Zum Werke, das wir ernst bereiten,
Geziemt sich wohl ein ernstes Wort;
Wenn gute Reden sie begleiten,
Dann fliegt die Arbeit munter fort.
So lasst uns jetzt mit Fleiß betrachten,
Was durch die schwache Kraft entspringt.
Den schlechten Mann muss man verachten,
Der nie bedacht, was er vollbringt.
Das ist’s ja, was den Menschen zieret,
Und dazu ward ihm der Verstand,
Dass er im innern Herzen spüret,
Was er erschafft mit seiner Hand.
…
Was in des Dammes tiefer Grube
Die Hand mit Feuers Hilfe baut,
Hoch auf des Turmes Glockenstube,
Da wird es von uns zeugen laut.
Noch dauern wird’s in späten Tagen
Und rühren vieler Menschen Ohr,
Und wird mit den betrübten klangen
Und stimmen zu der Andacht Chor. …
Und dies sei fortan ihr Beruf,
Wozu der Meister sie erschuf:
Hoch überm niedern Erdenleben
Soll sie im blauen Himmelszelt,
Die Nachbarin des Donners, schweben
Und grenzen an die Sternenwelt.
Soll eine Stimme sein von oben,
Wie der Gestirne helle Schar,
Die ihren Schöpfer wandelnd loben
Und führen das bekränzte Jahr.
Nur ewigen und ernsten Dingen
Sei ihr metallner Mund geweiht,
Und stündlich mit den schnellen Schwingen
Berühr’ im Fluge sie die Zeit.
Dem Schicksal leihe sie die Zunge;
Selbst herzlos, ohne Mitgefühl,
Begleite sie mit ihrem Schwunge
Des Lebens wechselvolles Spiel.
Und wie der Klang im Ohr vergehet,
Der mächtig tönend ihr entschallt,
So lehre sie, dass nichts bestehet,
Dass alles Irdische verhallt.
Jetzo mit der Kraft des Stranges
Wiegt die Glock’ mir aus der Gruft,
Dass sie in das Reich des Klanges
Steige, in die Himmelsluft!
Ziehet, ziehet, hebt!
Sie bewegt sich, schwebt.
Freude dieser Stadt bedeute,
Friede sei ihr erst Geläute.
Friedrich Schiller, im Jahre 1800
Noch dauern wird's in späten Tagen
Als Schiller aus diesen Versen seine Glocke formte, als er mit einer Legierung aus Philosophie, Lebensweisheit und dahin fließender Lyrik seine Glocke goss, hatte dieser eherne Klangkörper 5000 Jahre Geschichte geschrieben und längst seinen Platz in unseren Glockentürmen, vor allem im Leben und in den Herzen der Menschen gefunden. Das nach „wahrer Harmonie" strebende und von Mystik umwobene Musikinstrument fand Eingang in alle Weltkulturen. Und überall dort begleitet sie „Selbst herzlos, ohne Mitgefühl, mit ihrem Schwunge des Lebens wechselvolles Spiel.“
Die Reise der Glocke begann wohl in China im dritten Jahrtausend v. Chr. in den unterschiedlichsten Kulturräumen mit ihren Dynastien, weiter über die Kulturen am Indus, Mesopotamien zu den fruchtbaren Flusstälern an Euphrat und Tigris. Die Straße der Glocke führt über das Hochland von Armenien und an die Ufer des Nil. Über die Länder der Bibel führt ihr Weg nach Ägypten zu den koptischen Mönchsgemeinschaften und über Nordafrika nach "Glocken-Europa", wie der Wiener Historiker Friedrich Heer die Gemeinschaft der abendländischen Völker nannte.

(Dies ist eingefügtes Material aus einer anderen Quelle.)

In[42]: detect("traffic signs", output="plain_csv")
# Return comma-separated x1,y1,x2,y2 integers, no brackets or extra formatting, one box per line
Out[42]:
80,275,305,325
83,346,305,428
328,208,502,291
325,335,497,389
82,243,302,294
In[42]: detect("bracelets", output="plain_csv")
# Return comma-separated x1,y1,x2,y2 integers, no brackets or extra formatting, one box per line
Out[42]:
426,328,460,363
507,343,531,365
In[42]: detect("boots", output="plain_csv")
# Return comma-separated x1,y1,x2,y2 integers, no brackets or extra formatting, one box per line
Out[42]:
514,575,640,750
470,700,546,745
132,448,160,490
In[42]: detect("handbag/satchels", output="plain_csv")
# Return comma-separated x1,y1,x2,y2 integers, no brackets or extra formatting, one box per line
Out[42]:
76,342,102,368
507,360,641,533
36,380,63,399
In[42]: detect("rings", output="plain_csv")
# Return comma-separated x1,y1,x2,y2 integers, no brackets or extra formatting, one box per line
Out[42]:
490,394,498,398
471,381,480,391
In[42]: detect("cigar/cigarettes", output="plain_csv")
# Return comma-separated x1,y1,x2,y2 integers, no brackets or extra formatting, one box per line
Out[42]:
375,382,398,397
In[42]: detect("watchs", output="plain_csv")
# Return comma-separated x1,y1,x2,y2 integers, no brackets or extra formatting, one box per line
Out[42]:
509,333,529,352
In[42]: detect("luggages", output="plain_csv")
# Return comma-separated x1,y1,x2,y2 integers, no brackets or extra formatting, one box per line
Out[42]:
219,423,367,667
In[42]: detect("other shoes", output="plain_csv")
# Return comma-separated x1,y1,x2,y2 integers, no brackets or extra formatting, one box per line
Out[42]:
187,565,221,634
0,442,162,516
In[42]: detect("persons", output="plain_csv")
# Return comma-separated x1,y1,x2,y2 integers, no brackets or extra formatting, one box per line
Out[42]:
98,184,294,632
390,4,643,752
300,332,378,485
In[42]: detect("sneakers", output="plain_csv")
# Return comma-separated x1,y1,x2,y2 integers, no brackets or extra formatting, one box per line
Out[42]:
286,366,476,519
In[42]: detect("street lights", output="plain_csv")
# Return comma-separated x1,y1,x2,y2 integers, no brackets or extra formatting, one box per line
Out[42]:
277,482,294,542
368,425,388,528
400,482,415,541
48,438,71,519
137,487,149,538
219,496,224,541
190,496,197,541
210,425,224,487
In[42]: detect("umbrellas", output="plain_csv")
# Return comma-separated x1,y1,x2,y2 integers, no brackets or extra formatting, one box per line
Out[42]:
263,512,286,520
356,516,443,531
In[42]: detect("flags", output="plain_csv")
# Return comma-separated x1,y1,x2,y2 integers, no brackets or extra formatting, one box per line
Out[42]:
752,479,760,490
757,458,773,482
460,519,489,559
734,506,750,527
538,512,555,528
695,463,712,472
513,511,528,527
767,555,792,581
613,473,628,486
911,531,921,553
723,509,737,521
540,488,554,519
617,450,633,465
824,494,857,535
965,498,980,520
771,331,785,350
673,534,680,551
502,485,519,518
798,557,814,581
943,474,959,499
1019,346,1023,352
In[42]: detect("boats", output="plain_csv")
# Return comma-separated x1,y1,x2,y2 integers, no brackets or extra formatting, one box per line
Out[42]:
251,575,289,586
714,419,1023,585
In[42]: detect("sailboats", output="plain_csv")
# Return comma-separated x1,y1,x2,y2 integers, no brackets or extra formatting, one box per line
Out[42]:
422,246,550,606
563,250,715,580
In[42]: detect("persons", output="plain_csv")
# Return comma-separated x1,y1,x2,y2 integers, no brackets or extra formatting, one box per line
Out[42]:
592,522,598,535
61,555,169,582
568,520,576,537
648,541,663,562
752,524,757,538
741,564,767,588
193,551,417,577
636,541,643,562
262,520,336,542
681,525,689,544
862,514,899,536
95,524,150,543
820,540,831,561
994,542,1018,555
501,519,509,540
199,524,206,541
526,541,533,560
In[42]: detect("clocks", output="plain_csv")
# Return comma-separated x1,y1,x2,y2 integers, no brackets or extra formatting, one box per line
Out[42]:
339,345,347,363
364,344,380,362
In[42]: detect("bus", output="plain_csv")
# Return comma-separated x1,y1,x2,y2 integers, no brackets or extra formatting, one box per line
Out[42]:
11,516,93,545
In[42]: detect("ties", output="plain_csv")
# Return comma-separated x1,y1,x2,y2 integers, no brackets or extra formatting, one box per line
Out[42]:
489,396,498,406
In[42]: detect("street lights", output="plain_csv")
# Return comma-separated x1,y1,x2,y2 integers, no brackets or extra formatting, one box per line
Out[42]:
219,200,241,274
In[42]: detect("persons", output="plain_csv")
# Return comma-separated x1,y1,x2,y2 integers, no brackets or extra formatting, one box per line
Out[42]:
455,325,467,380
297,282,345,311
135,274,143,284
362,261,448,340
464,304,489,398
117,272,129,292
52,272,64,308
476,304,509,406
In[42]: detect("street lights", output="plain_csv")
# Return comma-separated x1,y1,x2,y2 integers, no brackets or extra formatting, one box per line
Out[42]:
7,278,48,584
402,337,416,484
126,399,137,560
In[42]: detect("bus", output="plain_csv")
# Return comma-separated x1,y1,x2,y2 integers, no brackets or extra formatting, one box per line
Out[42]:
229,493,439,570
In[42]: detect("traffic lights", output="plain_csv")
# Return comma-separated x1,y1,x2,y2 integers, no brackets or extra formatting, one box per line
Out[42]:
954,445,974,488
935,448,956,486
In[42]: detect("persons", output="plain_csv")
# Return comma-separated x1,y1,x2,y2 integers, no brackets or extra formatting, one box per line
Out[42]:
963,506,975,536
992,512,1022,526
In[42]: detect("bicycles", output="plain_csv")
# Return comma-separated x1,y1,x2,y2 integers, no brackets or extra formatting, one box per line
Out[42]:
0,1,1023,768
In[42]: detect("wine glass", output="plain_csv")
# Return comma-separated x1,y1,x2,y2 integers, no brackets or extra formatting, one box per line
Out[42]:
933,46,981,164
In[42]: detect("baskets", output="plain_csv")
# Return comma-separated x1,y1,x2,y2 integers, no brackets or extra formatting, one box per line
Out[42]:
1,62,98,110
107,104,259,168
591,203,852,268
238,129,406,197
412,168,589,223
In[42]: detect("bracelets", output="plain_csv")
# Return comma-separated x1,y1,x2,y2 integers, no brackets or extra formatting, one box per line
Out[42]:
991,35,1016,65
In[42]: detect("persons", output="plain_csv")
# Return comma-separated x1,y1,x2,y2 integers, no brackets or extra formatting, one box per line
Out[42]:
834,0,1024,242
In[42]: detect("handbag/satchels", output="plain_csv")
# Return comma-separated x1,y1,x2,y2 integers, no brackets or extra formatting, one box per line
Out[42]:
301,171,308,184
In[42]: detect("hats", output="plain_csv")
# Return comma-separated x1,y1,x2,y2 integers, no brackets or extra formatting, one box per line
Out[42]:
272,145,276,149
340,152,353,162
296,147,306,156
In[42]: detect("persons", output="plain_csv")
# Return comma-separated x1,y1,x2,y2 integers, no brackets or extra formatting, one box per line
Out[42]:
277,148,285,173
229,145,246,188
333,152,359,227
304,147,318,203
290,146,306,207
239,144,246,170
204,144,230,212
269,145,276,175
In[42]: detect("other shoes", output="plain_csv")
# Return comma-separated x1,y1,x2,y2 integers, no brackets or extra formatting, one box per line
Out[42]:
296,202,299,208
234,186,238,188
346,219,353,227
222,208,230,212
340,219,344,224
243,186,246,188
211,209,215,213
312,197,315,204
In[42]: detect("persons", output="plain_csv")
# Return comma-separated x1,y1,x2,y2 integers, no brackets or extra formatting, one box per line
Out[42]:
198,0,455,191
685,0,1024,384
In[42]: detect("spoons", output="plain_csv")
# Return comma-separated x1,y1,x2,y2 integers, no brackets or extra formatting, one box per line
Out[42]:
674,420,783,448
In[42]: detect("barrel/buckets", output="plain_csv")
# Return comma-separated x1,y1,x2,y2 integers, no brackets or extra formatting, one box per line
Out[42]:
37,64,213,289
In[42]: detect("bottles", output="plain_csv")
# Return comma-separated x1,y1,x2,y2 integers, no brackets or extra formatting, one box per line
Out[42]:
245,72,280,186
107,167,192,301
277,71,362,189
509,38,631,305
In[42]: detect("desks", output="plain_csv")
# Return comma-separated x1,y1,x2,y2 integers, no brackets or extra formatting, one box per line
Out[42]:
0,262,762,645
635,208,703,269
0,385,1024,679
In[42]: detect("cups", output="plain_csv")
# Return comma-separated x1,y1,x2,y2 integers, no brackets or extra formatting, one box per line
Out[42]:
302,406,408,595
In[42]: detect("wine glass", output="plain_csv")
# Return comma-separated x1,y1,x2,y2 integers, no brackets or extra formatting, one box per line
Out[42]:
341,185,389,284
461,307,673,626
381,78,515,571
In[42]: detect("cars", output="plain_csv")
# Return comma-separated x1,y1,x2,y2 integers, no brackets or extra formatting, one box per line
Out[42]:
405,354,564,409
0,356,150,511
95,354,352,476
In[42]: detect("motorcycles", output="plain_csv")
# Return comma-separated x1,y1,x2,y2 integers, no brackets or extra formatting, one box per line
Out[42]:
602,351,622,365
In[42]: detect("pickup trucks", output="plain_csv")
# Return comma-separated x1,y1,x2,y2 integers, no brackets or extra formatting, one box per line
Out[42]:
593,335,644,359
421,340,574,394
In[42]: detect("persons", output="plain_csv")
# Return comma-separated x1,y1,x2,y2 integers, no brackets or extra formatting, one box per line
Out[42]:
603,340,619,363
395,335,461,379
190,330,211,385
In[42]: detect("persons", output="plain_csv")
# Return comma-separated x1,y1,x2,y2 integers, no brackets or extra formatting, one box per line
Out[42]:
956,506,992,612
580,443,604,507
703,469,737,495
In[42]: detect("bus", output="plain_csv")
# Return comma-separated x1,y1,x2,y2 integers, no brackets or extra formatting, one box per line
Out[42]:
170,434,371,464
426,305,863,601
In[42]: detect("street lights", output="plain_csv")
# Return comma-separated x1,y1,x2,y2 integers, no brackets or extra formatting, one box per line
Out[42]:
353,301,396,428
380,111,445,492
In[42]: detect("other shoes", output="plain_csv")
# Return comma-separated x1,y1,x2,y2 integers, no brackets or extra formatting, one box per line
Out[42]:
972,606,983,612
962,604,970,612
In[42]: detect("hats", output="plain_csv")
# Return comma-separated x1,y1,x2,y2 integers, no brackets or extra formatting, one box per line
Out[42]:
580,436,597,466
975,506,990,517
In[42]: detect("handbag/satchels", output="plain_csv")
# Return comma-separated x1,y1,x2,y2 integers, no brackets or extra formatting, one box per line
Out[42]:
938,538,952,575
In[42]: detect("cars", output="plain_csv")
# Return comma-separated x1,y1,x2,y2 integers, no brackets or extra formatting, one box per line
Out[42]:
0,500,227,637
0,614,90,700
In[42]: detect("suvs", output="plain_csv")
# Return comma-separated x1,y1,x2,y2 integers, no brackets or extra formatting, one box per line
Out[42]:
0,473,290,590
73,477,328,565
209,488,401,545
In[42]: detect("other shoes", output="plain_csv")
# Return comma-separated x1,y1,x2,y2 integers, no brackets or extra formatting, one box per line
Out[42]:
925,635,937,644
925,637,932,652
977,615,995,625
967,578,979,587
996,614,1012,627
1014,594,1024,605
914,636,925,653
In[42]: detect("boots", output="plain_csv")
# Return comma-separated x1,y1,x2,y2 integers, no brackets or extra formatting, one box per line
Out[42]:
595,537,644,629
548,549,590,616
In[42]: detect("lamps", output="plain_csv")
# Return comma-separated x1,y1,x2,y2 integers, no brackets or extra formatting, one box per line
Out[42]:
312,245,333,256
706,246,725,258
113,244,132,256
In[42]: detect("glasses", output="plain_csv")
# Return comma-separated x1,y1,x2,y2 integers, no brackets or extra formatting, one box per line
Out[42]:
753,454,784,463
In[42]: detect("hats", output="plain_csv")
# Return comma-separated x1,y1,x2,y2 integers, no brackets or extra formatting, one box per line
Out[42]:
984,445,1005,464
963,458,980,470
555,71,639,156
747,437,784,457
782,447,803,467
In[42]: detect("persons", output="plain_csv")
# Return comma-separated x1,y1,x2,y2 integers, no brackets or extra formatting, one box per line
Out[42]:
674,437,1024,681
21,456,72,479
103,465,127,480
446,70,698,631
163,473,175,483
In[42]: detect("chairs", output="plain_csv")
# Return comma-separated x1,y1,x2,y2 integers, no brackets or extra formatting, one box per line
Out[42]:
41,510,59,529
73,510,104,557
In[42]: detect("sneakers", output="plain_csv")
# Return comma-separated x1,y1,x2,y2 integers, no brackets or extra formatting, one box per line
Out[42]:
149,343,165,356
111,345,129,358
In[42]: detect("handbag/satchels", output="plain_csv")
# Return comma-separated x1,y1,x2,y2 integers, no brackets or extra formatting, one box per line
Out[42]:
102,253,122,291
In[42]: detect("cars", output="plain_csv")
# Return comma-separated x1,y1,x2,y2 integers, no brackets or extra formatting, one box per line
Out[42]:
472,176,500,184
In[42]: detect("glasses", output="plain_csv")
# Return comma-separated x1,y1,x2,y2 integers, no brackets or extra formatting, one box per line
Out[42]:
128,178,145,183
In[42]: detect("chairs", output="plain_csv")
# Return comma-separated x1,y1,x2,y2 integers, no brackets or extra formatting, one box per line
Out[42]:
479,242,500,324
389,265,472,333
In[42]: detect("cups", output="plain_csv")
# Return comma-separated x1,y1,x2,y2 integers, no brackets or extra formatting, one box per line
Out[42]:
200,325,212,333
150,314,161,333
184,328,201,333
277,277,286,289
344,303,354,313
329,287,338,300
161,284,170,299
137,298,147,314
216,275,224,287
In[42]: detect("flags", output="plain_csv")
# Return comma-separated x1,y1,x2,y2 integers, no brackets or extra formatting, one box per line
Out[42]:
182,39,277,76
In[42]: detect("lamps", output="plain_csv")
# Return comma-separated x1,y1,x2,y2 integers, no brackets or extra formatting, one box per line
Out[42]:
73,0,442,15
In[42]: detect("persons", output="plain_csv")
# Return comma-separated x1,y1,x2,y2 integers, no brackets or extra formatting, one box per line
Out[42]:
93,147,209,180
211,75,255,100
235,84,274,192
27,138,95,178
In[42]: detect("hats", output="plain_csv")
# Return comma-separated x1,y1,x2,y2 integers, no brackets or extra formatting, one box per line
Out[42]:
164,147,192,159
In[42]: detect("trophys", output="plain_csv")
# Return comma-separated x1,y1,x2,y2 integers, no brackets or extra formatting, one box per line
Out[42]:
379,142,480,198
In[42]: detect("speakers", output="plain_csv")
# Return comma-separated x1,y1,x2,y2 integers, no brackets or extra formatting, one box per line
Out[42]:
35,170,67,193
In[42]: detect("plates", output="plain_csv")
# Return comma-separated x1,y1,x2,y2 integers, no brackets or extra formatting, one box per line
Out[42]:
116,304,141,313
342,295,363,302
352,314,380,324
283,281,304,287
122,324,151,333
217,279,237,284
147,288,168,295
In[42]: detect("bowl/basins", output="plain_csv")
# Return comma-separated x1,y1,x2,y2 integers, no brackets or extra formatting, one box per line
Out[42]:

Die Kulturgeschichte der Menschheit ist ohne die Sehnsucht nach Höherem, nach Gott, nicht vorstellbar. Bei der Suche nach dem Sinn des Lebens, bei der Suche nach Göttlichem, ersann der menschliche Geist Symbole zum Verstehen, denen er, wie der Glocke, eine Vielfalt von sakralen und weltlichen Aufgaben übertrug.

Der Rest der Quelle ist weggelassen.